Catching the 'Ear Cutter'

Mr. Garcia Luna took an unlikely path into police work. Raised in a 
working-class enclave of Mexico City, he was a 19-year-old mechanical 
engineering student when he took a job with a new Mexican spy agency, 
the CISEN. He rose fast, and was sent for training exercises with the 
FBI and at police agencies in Spain and elsewhere.
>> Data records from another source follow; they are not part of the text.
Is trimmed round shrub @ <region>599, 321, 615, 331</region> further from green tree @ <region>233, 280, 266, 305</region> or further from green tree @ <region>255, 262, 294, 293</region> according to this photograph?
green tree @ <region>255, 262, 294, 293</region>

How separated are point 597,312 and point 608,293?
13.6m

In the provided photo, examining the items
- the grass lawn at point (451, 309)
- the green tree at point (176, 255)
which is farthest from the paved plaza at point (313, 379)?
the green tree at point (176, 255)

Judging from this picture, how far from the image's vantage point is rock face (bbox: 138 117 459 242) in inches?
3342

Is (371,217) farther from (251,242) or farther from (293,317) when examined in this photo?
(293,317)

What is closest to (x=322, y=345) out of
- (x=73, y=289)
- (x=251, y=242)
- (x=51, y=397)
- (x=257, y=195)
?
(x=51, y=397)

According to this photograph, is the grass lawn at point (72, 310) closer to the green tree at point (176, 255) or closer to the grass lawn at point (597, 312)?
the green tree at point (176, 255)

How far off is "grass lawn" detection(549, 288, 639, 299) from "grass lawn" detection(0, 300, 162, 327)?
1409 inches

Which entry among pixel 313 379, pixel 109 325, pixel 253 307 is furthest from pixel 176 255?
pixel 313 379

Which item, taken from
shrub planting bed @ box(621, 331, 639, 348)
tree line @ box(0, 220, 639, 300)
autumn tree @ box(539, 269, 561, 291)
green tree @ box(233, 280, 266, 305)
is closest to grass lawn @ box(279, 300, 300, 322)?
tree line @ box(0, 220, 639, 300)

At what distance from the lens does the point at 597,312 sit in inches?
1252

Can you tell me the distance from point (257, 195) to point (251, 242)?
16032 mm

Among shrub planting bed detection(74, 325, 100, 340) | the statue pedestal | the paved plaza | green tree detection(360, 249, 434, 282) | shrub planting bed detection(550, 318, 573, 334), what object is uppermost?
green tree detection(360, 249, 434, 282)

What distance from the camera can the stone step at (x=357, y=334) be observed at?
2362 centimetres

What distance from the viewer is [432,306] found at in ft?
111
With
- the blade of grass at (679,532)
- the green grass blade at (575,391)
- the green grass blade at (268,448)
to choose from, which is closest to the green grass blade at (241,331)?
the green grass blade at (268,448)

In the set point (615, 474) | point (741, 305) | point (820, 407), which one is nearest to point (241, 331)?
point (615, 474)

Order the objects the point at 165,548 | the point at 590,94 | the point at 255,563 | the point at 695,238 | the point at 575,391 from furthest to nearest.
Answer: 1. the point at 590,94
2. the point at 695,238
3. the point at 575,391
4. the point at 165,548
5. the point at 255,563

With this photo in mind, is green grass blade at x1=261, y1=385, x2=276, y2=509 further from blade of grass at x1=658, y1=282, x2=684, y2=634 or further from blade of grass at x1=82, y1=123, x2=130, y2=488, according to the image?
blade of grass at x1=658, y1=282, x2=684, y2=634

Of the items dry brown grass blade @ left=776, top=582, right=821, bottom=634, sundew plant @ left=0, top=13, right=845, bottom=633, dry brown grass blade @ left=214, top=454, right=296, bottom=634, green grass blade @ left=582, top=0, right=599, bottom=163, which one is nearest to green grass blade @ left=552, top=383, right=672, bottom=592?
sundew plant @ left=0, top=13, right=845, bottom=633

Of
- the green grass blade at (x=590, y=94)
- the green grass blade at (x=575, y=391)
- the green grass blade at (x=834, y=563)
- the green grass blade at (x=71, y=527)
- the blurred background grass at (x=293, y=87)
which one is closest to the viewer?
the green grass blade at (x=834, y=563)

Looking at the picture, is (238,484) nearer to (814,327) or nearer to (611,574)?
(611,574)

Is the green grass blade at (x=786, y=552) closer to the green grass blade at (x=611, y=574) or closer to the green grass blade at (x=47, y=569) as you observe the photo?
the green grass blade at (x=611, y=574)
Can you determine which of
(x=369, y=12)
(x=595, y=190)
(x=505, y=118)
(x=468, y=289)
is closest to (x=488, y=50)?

Among his first assignments was tracking an urban guerrilla group 
that specialized in kidnapping. His defining moment came in 1998, 
when he assembled a covert squad that captured Daniel Arizmendi, a 
former cop turned leader of a violent kidnapping ring. Mr. Arizmendi 
had become a national terror, popularly called the "Ear Cutter" for 
his practice of slicing off victims' ears and sending them to 
families to pressure them to pay ransom.

In 2001, newly elected President Vicente Fox tapped him to head up 
the Federal Judicial Police. Arriving at the Judicial Police 
headquarters in a rough Mexico City barrio, he found crumbling 
offices reeking of sewage. The few beat-up computers on desks were 
not connected by a network. Bullet proof glass separated the chief's 
office from the police themselves. Some officers drove stolen cars 
and employed freelance thugs called "madrinas" to enforce their will 
on the streets.

Mr. Garcia Luna tried to modernize the force, culling nearly half of 
the 6,000 officers after they flunked lie-detector tests or other 
aptitude measures. But his plans to form a new force, the Federal 
Investigative Agency, fell apart after many of the fired police went 
to court and won reinstatement. Soon AFI agents were being implicated 
in crimes.

He got another chance. In 2006, Mr. Calderon named him to the cabinet 
level post of Public Security Secretary. Starting from scratch, Mr. 
Garcia Luna took the best men from the AFI and made them the core of 
the new Federal Police.

Even if Mr. Garcia Luna proves he is clean, his biggest obstacle may 
be time. Mexican politicians are not big on institutional continuity, 
meaning the Federal Police could be dismantled and Mr. Garcia Luna 
pushed out the door after elections in 2012.